— DATASET EXTRACT —

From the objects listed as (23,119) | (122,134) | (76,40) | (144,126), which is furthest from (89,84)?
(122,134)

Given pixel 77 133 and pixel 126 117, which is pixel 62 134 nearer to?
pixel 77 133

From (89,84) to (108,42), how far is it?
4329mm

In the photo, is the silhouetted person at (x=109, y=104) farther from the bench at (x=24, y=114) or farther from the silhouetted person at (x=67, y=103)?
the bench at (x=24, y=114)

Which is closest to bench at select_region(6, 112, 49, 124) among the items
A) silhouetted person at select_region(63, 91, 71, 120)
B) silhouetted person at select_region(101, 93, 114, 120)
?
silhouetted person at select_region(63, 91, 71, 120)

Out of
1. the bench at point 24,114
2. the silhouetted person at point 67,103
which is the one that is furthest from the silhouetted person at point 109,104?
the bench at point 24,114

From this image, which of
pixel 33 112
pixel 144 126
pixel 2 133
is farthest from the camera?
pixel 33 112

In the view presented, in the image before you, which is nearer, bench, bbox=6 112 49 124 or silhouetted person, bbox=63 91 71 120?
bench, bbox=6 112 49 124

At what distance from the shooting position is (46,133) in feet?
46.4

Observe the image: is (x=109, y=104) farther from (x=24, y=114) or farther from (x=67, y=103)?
* * *
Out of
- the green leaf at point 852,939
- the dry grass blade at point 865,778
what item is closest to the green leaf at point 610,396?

— CHALLENGE —
Copy the entries word for word, starting at the line with "Given pixel 77" and ending at the line with "Observe the image: is", both lines included.

— OUTPUT —
Given pixel 77 133 and pixel 126 117, which is pixel 62 134 nearer to?
pixel 77 133

From (89,84) to (108,42), how far is it?
4329mm

In the photo, is the silhouetted person at (x=109, y=104) farther from the bench at (x=24, y=114) or farther from the silhouetted person at (x=67, y=103)?
the bench at (x=24, y=114)

Which is closest to bench at select_region(6, 112, 49, 124) among the items
A) silhouetted person at select_region(63, 91, 71, 120)
B) silhouetted person at select_region(101, 93, 114, 120)
?
silhouetted person at select_region(63, 91, 71, 120)

Out of
1. the bench at point 24,114
2. the silhouetted person at point 67,103
which is the one that is furthest from the silhouetted person at point 109,104?
the bench at point 24,114

From this image, which of
pixel 33 112
pixel 144 126
pixel 2 133
is farthest from the camera?
pixel 33 112

In the view presented, in the image before you, which is nearer, bench, bbox=6 112 49 124 or silhouetted person, bbox=63 91 71 120?
bench, bbox=6 112 49 124

At what distance from the shooting position is (46,133) in feet?
46.4

Observe the image: is (x=109, y=104) farther from (x=24, y=114) or farther from (x=67, y=103)?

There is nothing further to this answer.